X = df.drop('Outcome', axis = 1)

y = df['Outcome']

X_train, X_test, y_train, y_test = train_test_split(X, y, test_size = 0.25, random_state = 42, stratify = y)

**Standardizing a dataset involves rescaling the distribution of values so that the mean of observed values is 0 and the standard deviation is 1.**

**This can be thought of as subtracting the mean value or centering the data. Scaling the features is of utmost importance because different features are in different scales. Let's say the Age has values in double digits, whereas the DPF is of the kind float, the effect of the Age feature will be more as compared to the DPF**

**Best practice is to use only the training set to figure out how to scale / normalize, then blindly apply the same transform to the test set.**

**For example, say you're going to normalize the data by removing the mean and dividing out the variance. If you use the whole dataset to figure out the feature mean and variance, you're using knowledge about the distribution of the test set to set the scale of the training set - 'leaking' information.**

**The right way to do this is to use only the training set to calculate the mean and variance, normalize the training set, and then at test time, use that same (training) mean and variance to normalize the test set.**

#### The Big Question – Normalize or Standardize?

Normalization vs. standardization is an eternal question among machine learning newcomers. Let me elaborate on the answer in this section.

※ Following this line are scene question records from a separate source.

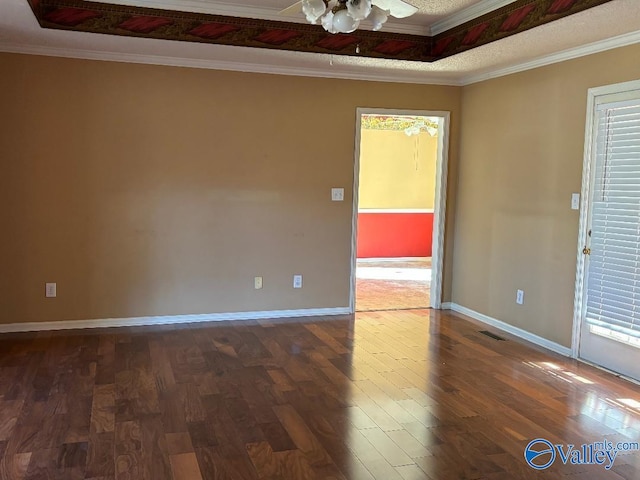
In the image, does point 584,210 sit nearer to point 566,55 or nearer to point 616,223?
point 616,223

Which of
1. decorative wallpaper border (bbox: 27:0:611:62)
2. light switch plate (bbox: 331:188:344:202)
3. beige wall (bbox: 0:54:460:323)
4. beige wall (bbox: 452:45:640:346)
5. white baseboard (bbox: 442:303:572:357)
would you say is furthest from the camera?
light switch plate (bbox: 331:188:344:202)

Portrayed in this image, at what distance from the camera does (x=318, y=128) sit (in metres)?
5.56

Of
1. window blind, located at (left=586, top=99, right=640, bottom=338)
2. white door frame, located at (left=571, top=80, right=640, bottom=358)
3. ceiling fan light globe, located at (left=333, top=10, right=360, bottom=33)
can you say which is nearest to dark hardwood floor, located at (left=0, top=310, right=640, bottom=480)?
white door frame, located at (left=571, top=80, right=640, bottom=358)

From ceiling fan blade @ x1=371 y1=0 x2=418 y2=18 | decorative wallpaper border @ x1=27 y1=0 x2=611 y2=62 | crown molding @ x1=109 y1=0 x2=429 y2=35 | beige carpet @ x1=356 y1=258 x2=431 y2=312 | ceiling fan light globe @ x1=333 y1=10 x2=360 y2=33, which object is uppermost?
crown molding @ x1=109 y1=0 x2=429 y2=35

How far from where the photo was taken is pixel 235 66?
5.22 m

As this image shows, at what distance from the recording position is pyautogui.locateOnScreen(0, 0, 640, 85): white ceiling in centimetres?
379

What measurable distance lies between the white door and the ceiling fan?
Answer: 6.58ft

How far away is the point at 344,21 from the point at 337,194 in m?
3.01

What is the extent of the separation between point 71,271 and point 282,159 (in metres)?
2.11

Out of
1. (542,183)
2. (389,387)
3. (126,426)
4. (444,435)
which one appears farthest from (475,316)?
(126,426)

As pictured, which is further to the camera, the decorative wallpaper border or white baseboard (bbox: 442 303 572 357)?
white baseboard (bbox: 442 303 572 357)

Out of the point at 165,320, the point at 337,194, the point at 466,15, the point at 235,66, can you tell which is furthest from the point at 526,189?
the point at 165,320

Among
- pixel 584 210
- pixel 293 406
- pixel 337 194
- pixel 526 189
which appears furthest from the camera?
pixel 337 194

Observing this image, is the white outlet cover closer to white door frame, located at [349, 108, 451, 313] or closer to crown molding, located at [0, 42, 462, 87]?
crown molding, located at [0, 42, 462, 87]
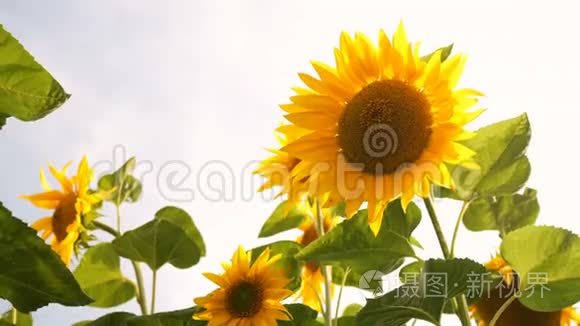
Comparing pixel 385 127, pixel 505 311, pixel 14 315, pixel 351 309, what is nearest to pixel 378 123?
pixel 385 127

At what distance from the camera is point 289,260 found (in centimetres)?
185

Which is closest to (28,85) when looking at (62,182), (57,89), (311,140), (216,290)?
(57,89)

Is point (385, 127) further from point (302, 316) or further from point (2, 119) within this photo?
point (2, 119)

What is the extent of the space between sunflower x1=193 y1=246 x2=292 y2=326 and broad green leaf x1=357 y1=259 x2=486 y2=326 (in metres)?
0.67

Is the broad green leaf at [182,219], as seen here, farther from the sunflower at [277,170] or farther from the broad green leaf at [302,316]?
the broad green leaf at [302,316]

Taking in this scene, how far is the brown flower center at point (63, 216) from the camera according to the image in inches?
85.9

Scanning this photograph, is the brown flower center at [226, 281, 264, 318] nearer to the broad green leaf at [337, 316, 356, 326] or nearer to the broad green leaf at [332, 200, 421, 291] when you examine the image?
the broad green leaf at [337, 316, 356, 326]

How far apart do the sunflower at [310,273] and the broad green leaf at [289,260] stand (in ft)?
0.81

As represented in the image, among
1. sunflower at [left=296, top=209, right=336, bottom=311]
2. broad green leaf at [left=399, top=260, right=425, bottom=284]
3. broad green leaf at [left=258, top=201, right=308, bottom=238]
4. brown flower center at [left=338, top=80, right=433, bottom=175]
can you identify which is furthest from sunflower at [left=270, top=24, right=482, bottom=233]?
sunflower at [left=296, top=209, right=336, bottom=311]

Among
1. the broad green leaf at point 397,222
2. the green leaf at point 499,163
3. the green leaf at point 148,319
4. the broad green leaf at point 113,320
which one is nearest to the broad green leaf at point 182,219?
the green leaf at point 148,319

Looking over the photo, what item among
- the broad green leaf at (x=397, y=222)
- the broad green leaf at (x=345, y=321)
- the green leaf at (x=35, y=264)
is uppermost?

Normalization is good to use when you know that the distribution of your data does not follow a Gaussian distribution. This can be useful in algorithms that do not assume any distribution of the data like K-Nearest Neighbors and Neural Networks.

Standardization, on the other hand, can be helpful in cases where the data follows a Gaussian distribution. However, this does not have to be necessarily true. Also, unlike normalization, standardization does not have a bounding range. So, even if you have outliers in your data, they will not be affected by standardization.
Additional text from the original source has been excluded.